CART: Context-Anchored Recurrent Transformer -- A Parameter-Efficient Architecture with Learned Stability
Pith reviewed 2026-06-28 17:00 UTC · model grok-4.3
The pith
CART stabilizes recurrent transformers by anchoring a shared core to frozen prelude KV tensors and controlling updates with a learned LTI gate whose spectral radius stays in [0.79, 0.83].
A machine-rendered reading of the paper's core claim, the machinery that carries it, and where it could break.
Core claim
CART computes K and V once from a multi-layer prelude and lets the recurrent core cross-attend to those frozen tensors via multi-head latent attention while a learned LTI gate keeps the recurrence stable; its spectral radius settles in the narrow band [0.79, 0.83] across all 36 fully trained configurations, yet at d=1024 the model loses 1-2% at stored-parameter parity and about 10% at effective-parameter parity to a dense baseline.
What carries the argument
Multi-head latent attention that cross-attends the recurrent core to frozen prelude KV tensors, combined with the learned LTI gate that bounds the recurrence.
If this is right
- Prelude depth dominates loop count in determining final performance across all tested widths.
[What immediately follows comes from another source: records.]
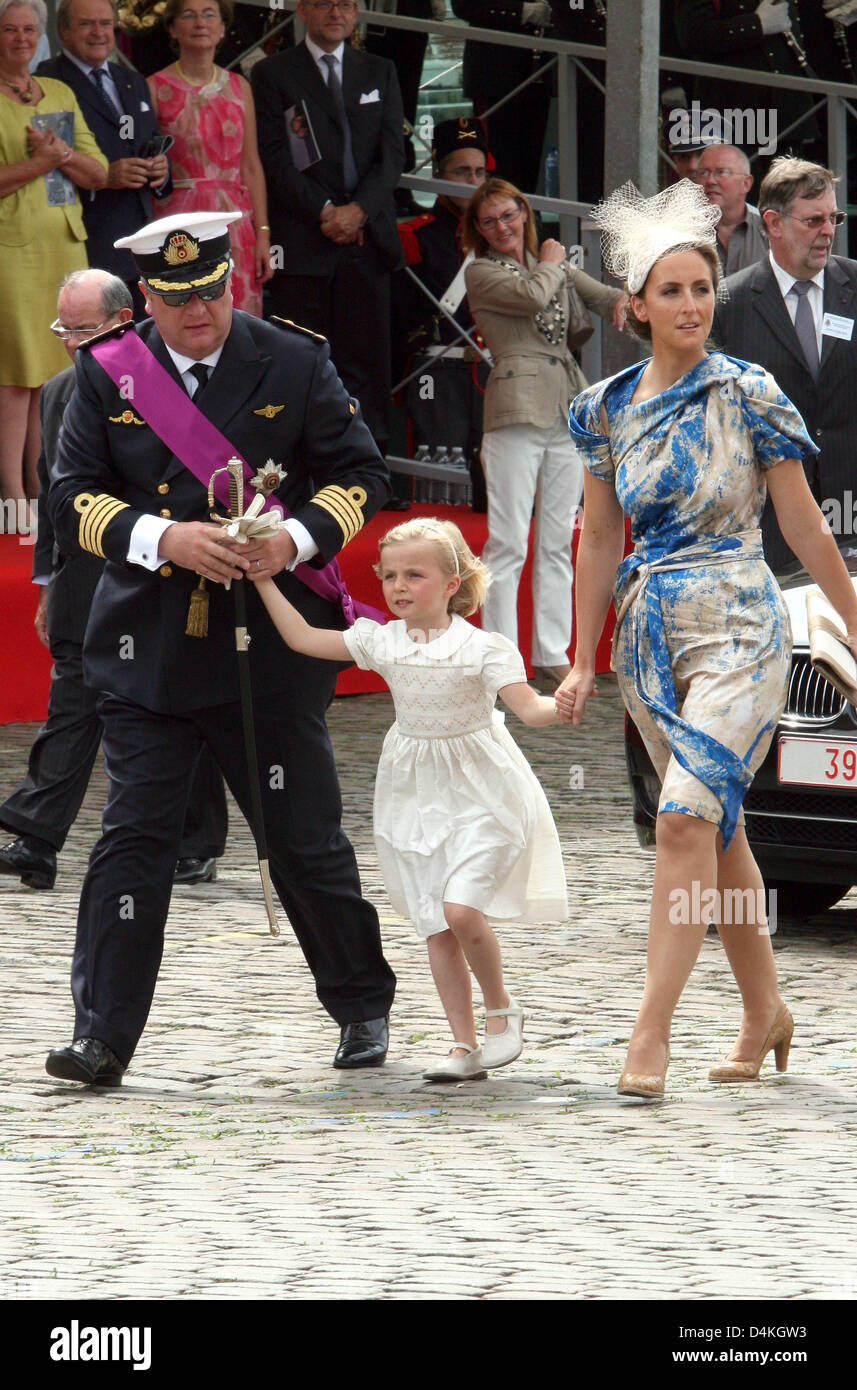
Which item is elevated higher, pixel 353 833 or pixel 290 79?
pixel 290 79

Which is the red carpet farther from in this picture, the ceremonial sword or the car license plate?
the ceremonial sword

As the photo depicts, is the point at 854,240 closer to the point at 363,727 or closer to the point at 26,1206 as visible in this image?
the point at 363,727

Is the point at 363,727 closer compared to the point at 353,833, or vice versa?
the point at 353,833

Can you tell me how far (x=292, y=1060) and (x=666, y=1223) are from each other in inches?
73.0

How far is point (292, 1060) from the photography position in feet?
21.2

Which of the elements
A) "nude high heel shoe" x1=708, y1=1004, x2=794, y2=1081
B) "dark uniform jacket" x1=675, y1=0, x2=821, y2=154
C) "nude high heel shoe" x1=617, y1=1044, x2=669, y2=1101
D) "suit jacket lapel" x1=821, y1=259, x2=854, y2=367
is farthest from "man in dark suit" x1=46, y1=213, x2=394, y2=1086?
"dark uniform jacket" x1=675, y1=0, x2=821, y2=154

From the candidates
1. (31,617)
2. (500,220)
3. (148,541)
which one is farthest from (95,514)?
(500,220)

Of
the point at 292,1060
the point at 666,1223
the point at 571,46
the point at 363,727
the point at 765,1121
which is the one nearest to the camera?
the point at 666,1223

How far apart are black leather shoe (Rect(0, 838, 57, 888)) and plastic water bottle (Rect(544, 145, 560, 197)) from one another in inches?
308

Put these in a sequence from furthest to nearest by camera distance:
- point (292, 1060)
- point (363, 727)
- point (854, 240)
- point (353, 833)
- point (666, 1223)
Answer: point (854, 240)
point (363, 727)
point (353, 833)
point (292, 1060)
point (666, 1223)

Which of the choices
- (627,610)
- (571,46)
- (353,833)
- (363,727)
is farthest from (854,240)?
(627,610)

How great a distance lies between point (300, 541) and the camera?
237 inches

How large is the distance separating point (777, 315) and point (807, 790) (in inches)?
84.2

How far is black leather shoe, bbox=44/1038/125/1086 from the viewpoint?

- After full training the ranking of loop counts reverses, with R=6 becoming best for d greater than or equal to 512.
- The performance gap splits into roughly 5% from weight sharing and 5% from the heterogeneous prelude-anchor-core-coda structure.
- The hyper-connections, LTI gate, and loop-index embedding are each individually vestigial.
- Variable-R inference at test time degrades performance on both sides of the trained loop count.
Where Pith is reading between the lines
- If the recurrent machinery adds little beyond weight sharing, simpler shared-weight schemes without the full CART framing could narrow the remaining gap.
- The consistent narrow stability band suggests learned LTI gates may transfer to stabilize other recurrent or state-space architectures.
- Prelude dominance implies that future designs should allocate more capacity to initial context encoding rather than repeated core passes.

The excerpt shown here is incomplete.